As for off-the-beaten-path traffic circles. I wonder if you are referring to the disaster at Shipping and Virginia that just went in. Let me rant a while, as I walk by there to take my dog to the park. That intersection went from an easily traversible four way stop, that--yes, somtimes people would roll through. to a pedestrian nightmare where a busy park lets out at a corner with 0 pedestrian friendly crossings (they are moved half a block up the street) that EVERY car rolls through, whether they are turning onto shipping or going straight, and instead of a nice sidestreet with no lane markings there is now a double yellow line coming out of that circle in all directions. It is not the very epitome of _not_ calming traffic, but again, some engineer read a book and designed it to "standards" instead of common sense.

"Oh, our new pedestrian friendly traffic circle isn't going to be safe for pedestrians to cross at the corner, that's fine, we'll just move the pedestrian crossings half a block away. Now drivers won't have to look where they're going at all."
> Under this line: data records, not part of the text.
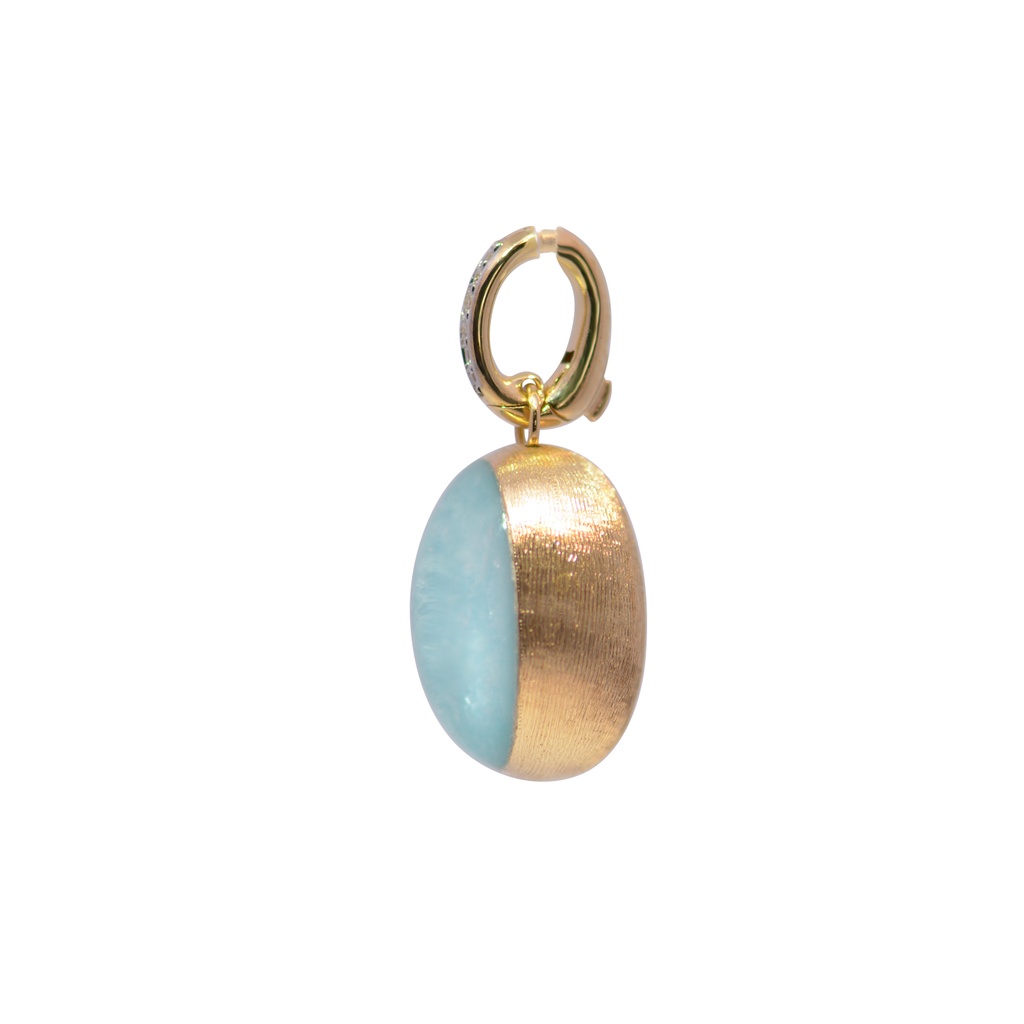 DIJE BOULES-ANICE AMAZONITA-4.00ct DIAMANTES-0.03ct. GVS 2.8gr. ORO AMARILLO/BLANCO 18K 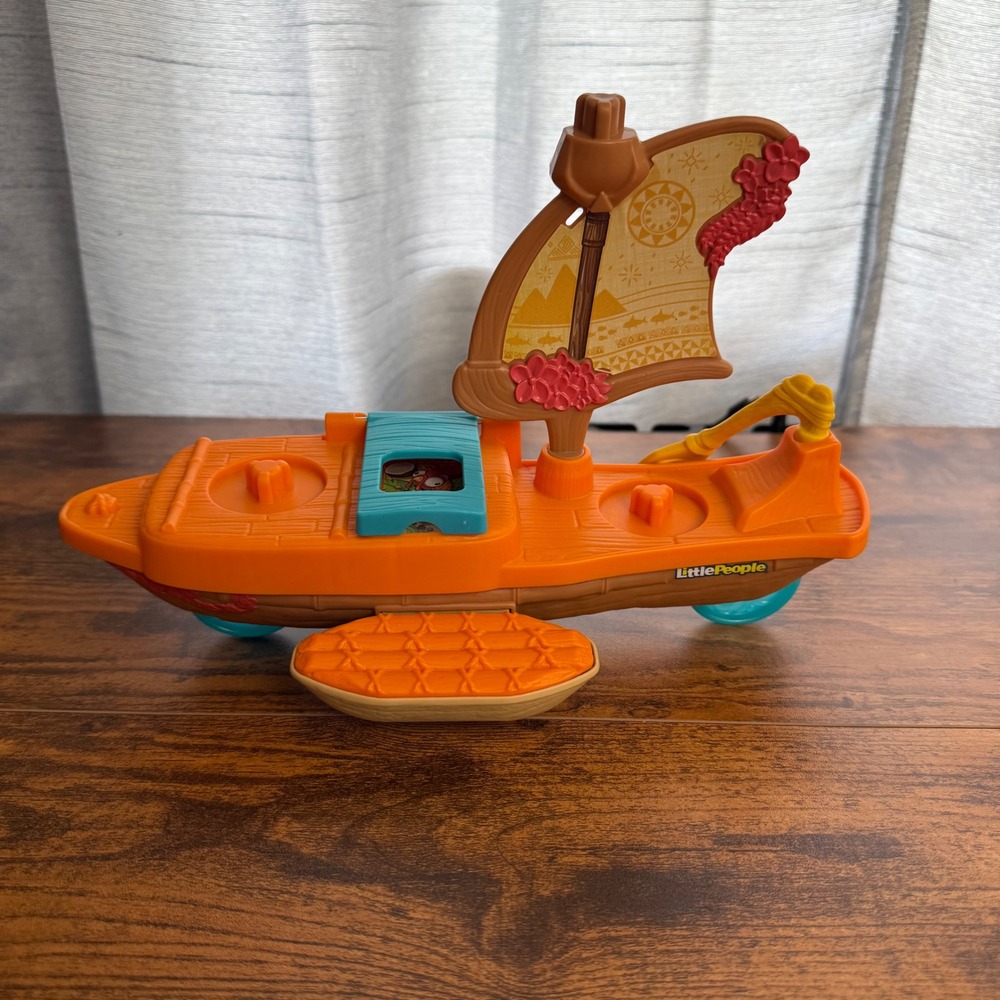 Little People Moana's Sailboat Boat Vehicle Playset Toy with Wheels‎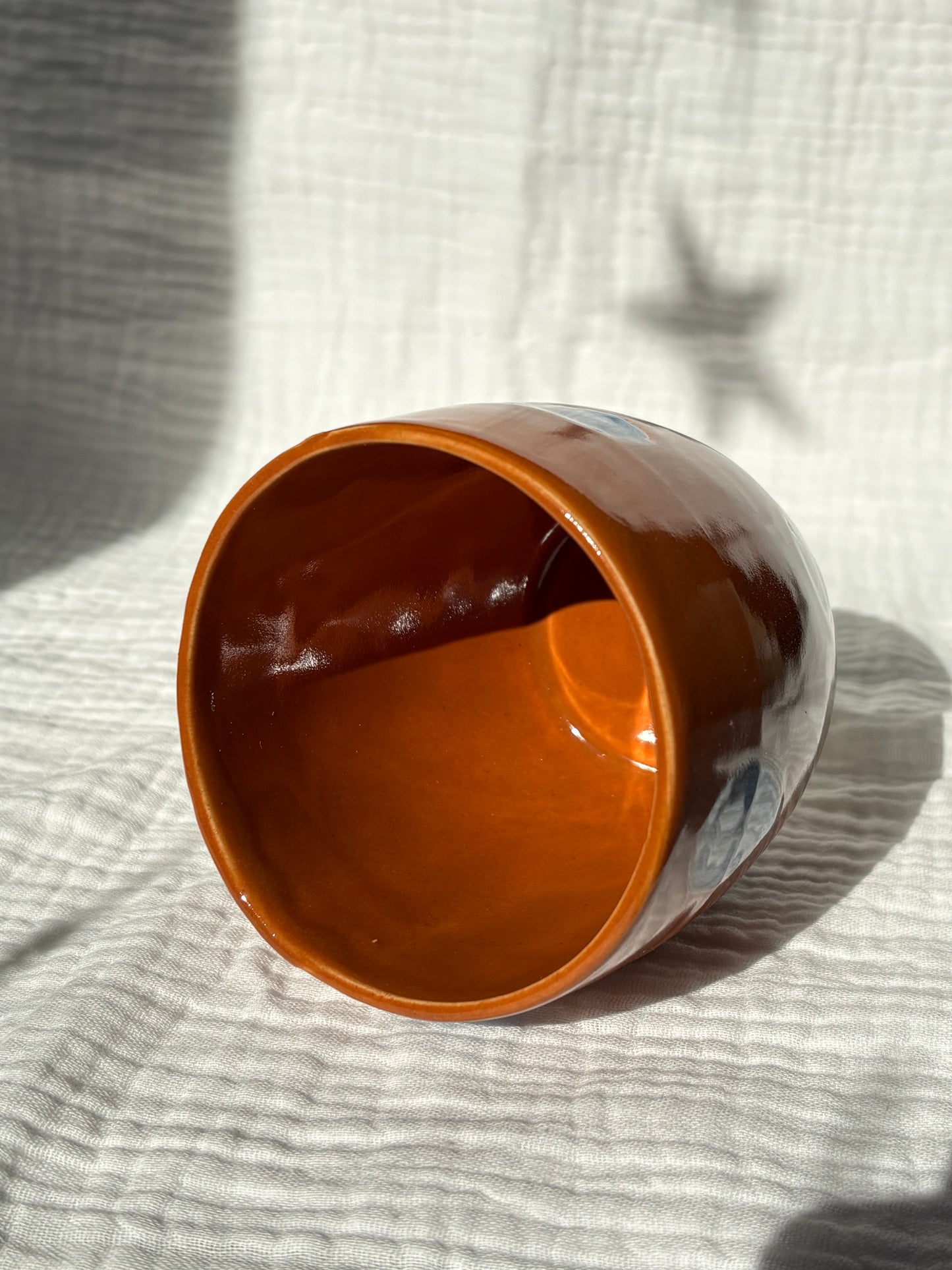 Cinnamon & Blue Polka Dot Tumbler cup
sorry for the vitriol, but I hate to see this again and again and again.

Anonymous said...

I want to see a poll that shows what percentage of Miami Dade Transit employees take transit to work, I am not talking about bus drivers but administrators and decision makers. I mean they are housed in the government center, they should all be taking transit, but I bet it's less than 10%.

Gabriel J. Lopez-Bernal said...

I can guarantee you it is abysmally low. CTA (Chicago) has an advanced fare card system that tracks use of the card. A recent report showed absurdly low transit use in their system for CTA administrators. Given that the CTA is far more extensive/efficient than system I can only imagine where our MDT would stand...
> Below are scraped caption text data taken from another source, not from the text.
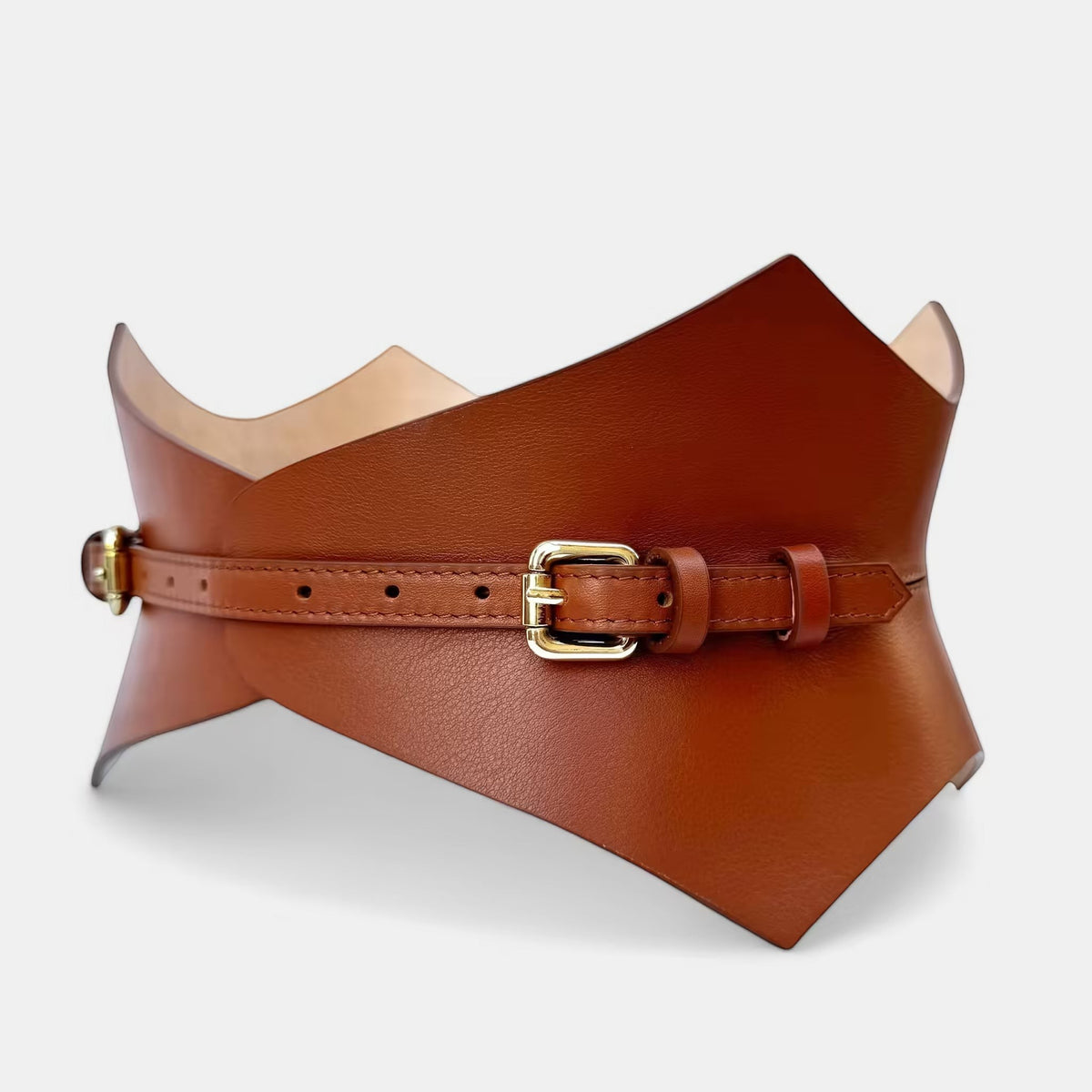 Aria Margo Test brown Italian leather corset belt with a pointed silhouette and gold-tone buckle closure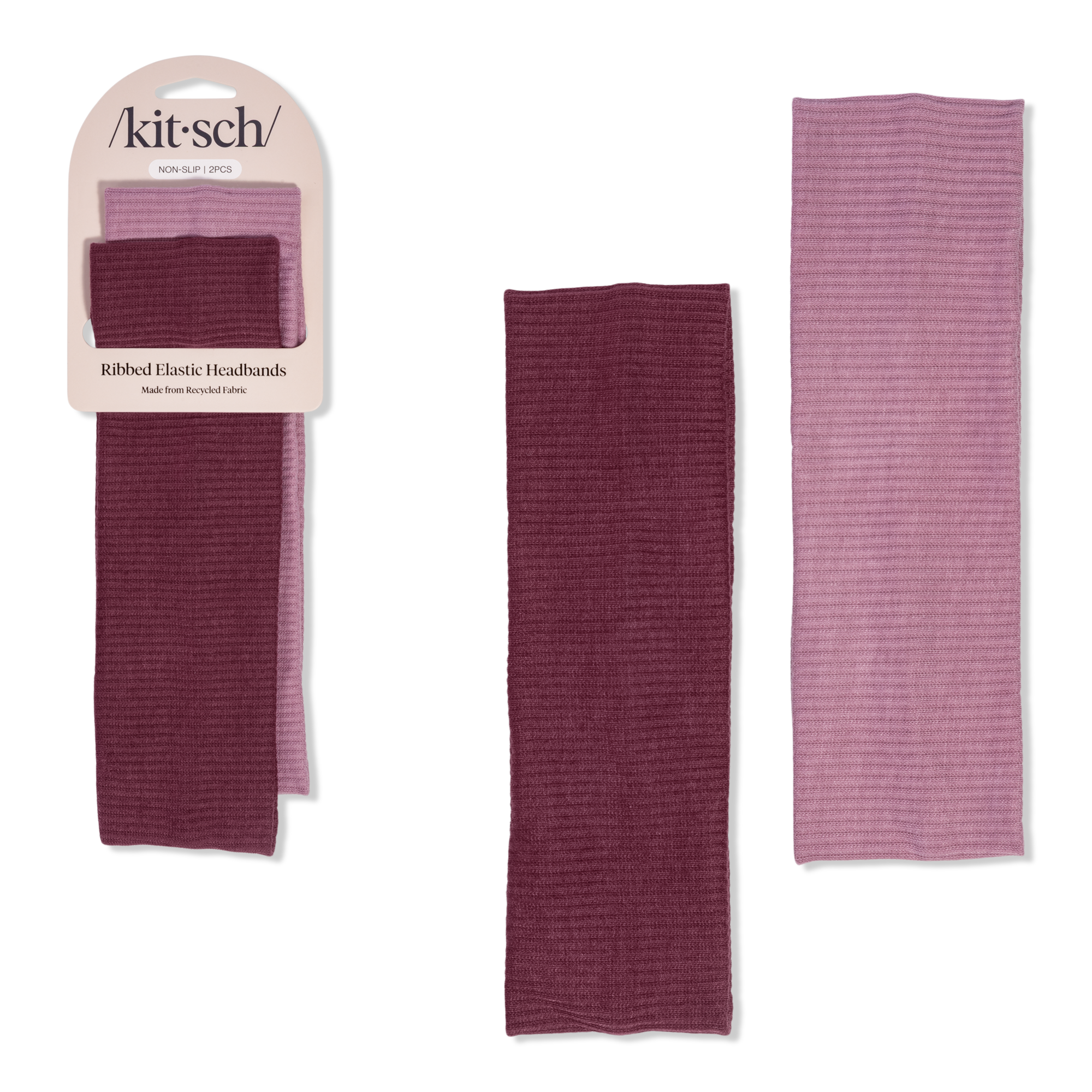 Kitsch Recycled Fabric Ribbed Elastic Headbands Set #1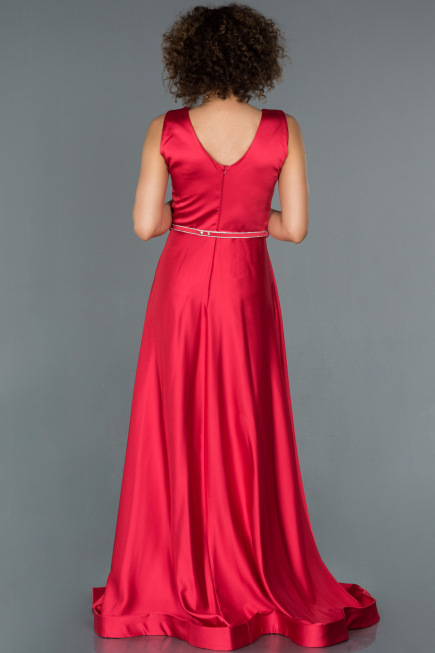 Long Red Satin Evening Dress ABU1175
I'll try and find that article for you...

Richard Layman said...

I was at the luncheon presentation on Tuesday, and wrote it up a bit in my blog. The thing that Brookings hasn't made very clear, is that the study focused on walkable places _that offer regionally serving retail_ and _have capacity for infill development and new construction_.

So many other walkable places, i.e., in DC, Capitol Hill and Cleveland Park, weren't included in the results.

Ryan Sharp said...

Thanks for the clarification, Richard. Keep up the good work on you great blog, btw.